### [The task]
Retype the records below exactly as they stand, but with no images.

### [Provided records]
*** Begin section ***
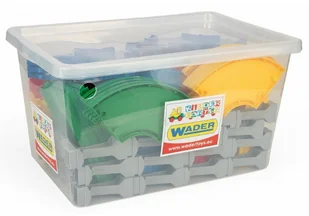 Wader System Dróg i Mostów - 80611 - Tory, garaże, parkingi - miniaturka - grafika 2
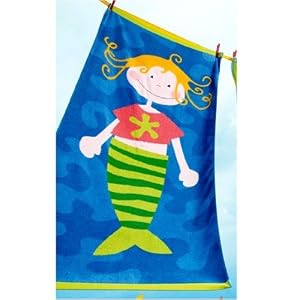 HABA Bathing Belle Bath Towel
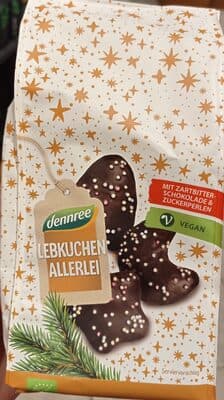 Lebkuchen Allerlei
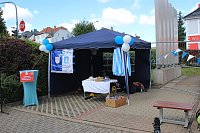 "Wir engagieren uns vor Ort! Bild: "Wir engagieren uns vor Ort!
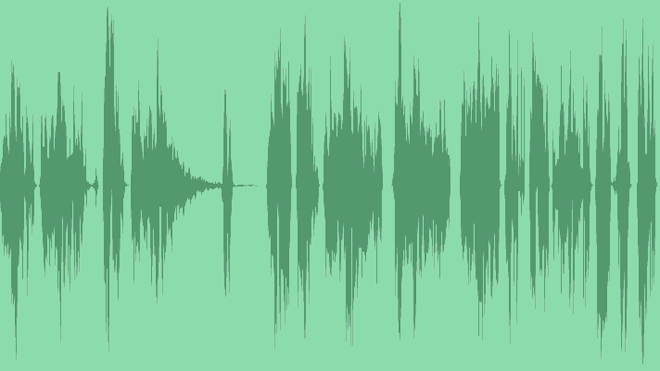 Glitch: Sound Effects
*** End section ***
### [Solution below]
 Wader System Dróg i Mostów - 80611 - Tory, garaże, parkingi - miniaturka - grafika 2
 HABA Bathing Belle Bath Towel
 Lebkuchen Allerlei
 "Wir engagieren uns vor Ort! Bild: "Wir engagieren uns vor Ort!
 Glitch: Sound Effects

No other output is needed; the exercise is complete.